THE EXERCISE
Set down every entry below verbatim, omitting the pictures.

┌──

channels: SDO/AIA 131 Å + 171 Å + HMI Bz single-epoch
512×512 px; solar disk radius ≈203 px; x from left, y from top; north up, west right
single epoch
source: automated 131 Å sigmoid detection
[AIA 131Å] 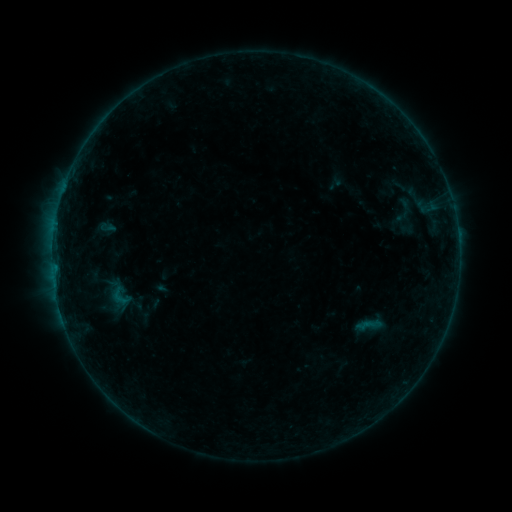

└──

SOLUTION
channels: SDO/AIA 131 Å + 171 Å + HMI Bz single-epoch
512×512 px; solar disk radius ≈203 px; x from left, y from top; north up, west right
single epoch
source: automated 131 Å sigmoid detection
[AIA 131Å] 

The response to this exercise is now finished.